Excerpts from a spatial dataset
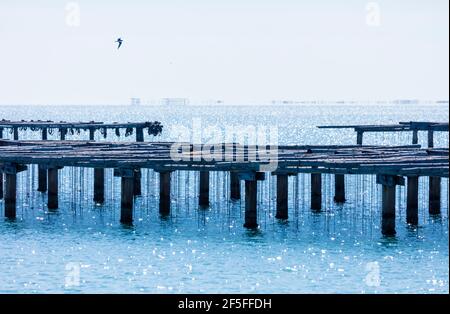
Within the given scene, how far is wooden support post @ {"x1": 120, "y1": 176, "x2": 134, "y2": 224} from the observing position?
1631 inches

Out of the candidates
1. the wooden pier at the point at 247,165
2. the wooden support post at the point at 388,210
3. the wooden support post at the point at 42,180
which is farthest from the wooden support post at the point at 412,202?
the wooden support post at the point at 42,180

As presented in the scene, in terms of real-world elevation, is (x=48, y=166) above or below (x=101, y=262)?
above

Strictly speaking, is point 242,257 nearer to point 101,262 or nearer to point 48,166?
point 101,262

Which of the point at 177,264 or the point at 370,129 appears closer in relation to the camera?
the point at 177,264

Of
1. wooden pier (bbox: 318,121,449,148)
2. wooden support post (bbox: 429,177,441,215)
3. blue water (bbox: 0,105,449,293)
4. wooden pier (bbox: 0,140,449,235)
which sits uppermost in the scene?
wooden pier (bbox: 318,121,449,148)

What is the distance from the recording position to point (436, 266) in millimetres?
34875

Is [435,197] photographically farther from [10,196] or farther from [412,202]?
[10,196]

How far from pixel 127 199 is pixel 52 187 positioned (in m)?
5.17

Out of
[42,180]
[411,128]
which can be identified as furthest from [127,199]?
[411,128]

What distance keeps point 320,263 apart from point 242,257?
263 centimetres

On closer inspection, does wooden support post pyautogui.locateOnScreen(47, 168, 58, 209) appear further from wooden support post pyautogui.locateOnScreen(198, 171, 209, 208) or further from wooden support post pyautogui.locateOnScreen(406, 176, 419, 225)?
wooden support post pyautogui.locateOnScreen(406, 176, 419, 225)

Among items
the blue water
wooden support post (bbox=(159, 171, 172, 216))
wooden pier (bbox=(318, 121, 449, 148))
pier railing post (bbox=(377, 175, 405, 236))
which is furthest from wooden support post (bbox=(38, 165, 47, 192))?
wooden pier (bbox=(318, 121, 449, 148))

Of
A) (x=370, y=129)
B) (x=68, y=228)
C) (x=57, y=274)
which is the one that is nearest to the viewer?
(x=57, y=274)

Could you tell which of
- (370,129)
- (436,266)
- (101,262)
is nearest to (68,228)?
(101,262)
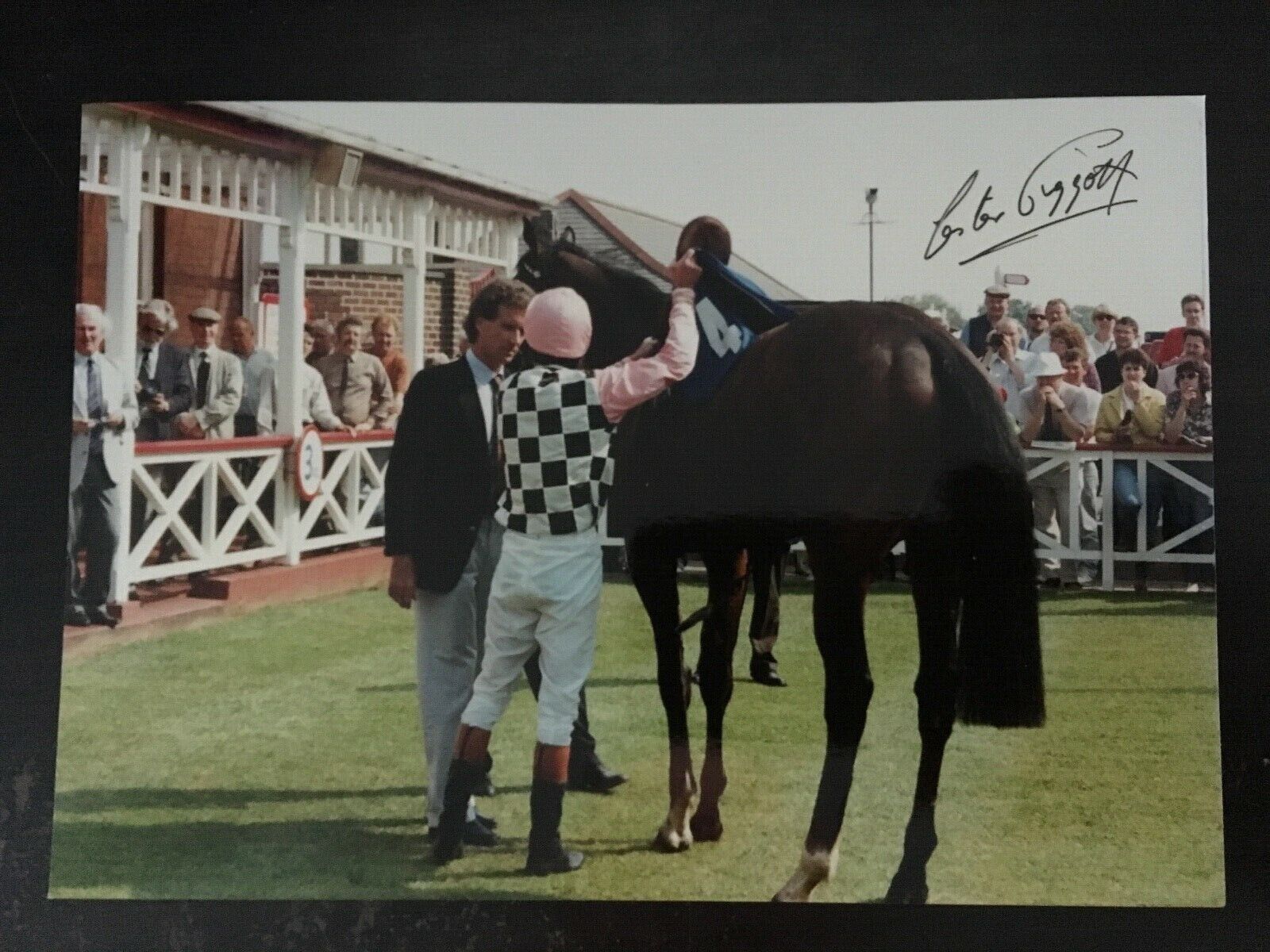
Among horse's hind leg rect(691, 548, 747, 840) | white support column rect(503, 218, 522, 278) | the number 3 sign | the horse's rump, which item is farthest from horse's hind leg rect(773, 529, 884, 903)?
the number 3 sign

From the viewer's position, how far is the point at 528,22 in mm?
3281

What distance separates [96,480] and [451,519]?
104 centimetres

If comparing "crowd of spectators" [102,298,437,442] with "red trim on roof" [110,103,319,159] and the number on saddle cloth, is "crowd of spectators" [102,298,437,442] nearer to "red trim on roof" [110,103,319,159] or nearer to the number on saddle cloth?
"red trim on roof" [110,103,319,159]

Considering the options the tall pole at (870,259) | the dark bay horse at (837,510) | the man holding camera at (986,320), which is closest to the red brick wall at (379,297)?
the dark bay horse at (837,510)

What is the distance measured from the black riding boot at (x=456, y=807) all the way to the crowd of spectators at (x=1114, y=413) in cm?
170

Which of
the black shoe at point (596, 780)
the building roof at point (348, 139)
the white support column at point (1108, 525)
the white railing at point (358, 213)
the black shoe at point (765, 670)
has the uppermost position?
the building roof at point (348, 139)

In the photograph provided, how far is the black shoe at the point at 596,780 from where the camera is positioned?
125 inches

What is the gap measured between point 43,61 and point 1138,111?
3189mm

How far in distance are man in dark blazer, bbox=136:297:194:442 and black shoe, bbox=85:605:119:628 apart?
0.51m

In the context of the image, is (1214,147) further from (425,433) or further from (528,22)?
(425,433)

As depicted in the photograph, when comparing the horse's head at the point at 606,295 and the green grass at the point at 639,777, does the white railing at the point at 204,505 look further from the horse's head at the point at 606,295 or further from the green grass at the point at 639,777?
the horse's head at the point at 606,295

§ **What needs to be done**
Copy all of the data above word for word, leaving out the pictures.

§ **Solution for this problem**
Within the given scene, how far is wooden support post @ {"x1": 120, "y1": 176, "x2": 134, "y2": 224} from the observing position?
1631 inches

Out of the candidates
1. the wooden pier at the point at 247,165
2. the wooden support post at the point at 388,210
3. the wooden support post at the point at 42,180
which is farthest from the wooden support post at the point at 412,202?
the wooden support post at the point at 42,180

As presented in the scene, in terms of real-world elevation, is (x=48, y=166) above or below (x=101, y=262)?
above

Strictly speaking, is point 242,257 nearer to point 101,262 or nearer to point 48,166?
point 101,262

Which of the point at 177,264 or the point at 370,129 appears closer in relation to the camera?
the point at 177,264

Of
1. wooden pier (bbox: 318,121,449,148)
2. wooden support post (bbox: 429,177,441,215)
3. blue water (bbox: 0,105,449,293)
4. wooden pier (bbox: 0,140,449,235)
which sits uppermost in the scene?
wooden pier (bbox: 318,121,449,148)

What is the distance from the recording position to point (436, 266) in millimetres?
34875

Is [435,197] photographically farther from [10,196] or farther from [412,202]?
[10,196]

How far from pixel 127 199 is pixel 52 187 positioned (in m)?
5.17

Out of
[42,180]
[411,128]
which can be identified as furthest from [127,199]?
[411,128]

What distance keeps point 320,263 apart from point 242,257?
263 centimetres

On closer inspection, does wooden support post pyautogui.locateOnScreen(47, 168, 58, 209) appear further from wooden support post pyautogui.locateOnScreen(198, 171, 209, 208) or further from wooden support post pyautogui.locateOnScreen(406, 176, 419, 225)?
wooden support post pyautogui.locateOnScreen(406, 176, 419, 225)

Among items
the blue water
wooden support post (bbox=(159, 171, 172, 216))
wooden pier (bbox=(318, 121, 449, 148))
pier railing post (bbox=(377, 175, 405, 236))
which is furthest from wooden support post (bbox=(38, 165, 47, 192))?
wooden pier (bbox=(318, 121, 449, 148))

Of
A) (x=370, y=129)
B) (x=68, y=228)
C) (x=57, y=274)
which is the one that is nearest to the viewer?
(x=57, y=274)

Could you tell which of
- (370,129)
- (436,266)
- (101,262)
is nearest to (68,228)?
(101,262)
Among horse's hind leg rect(691, 548, 747, 840) | white support column rect(503, 218, 522, 278) | the number 3 sign | the horse's rump, which item is farthest from horse's hind leg rect(773, 529, 884, 903)?
the number 3 sign

From the viewer's position, how far is the point at 528,22 in mm?
3281

What distance separates [96,480] and [451,519]?
104 centimetres

If comparing "crowd of spectators" [102,298,437,442] with "red trim on roof" [110,103,319,159] and the number on saddle cloth, is "crowd of spectators" [102,298,437,442] nearer to "red trim on roof" [110,103,319,159] or nearer to the number on saddle cloth?
"red trim on roof" [110,103,319,159]

Considering the options the tall pole at (870,259) | the dark bay horse at (837,510) | the man holding camera at (986,320), which is closest to the red brick wall at (379,297)?
the dark bay horse at (837,510)

What is the distance measured from the black riding boot at (x=456, y=807) all the way to the crowd of spectators at (x=1114, y=413) in cm?
170

Which of
the black shoe at point (596, 780)
the building roof at point (348, 139)
the white support column at point (1108, 525)
the white railing at point (358, 213)
the black shoe at point (765, 670)
has the uppermost position?
the building roof at point (348, 139)

In the photograph provided, how far is the black shoe at the point at 596,780 from where the camera is positioned?
125 inches

What is the gap measured between point 43,61 and point 1138,111?
3189mm

How far in distance are man in dark blazer, bbox=136:297:194:442 and black shoe, bbox=85:605:119:628 apart?
0.51m

In the context of the image, is (1214,147) further from (425,433) or further from (528,22)?
(425,433)

As depicted in the photograph, when comparing the horse's head at the point at 606,295 and the green grass at the point at 639,777, does the white railing at the point at 204,505 look further from the horse's head at the point at 606,295 or further from the green grass at the point at 639,777?
the horse's head at the point at 606,295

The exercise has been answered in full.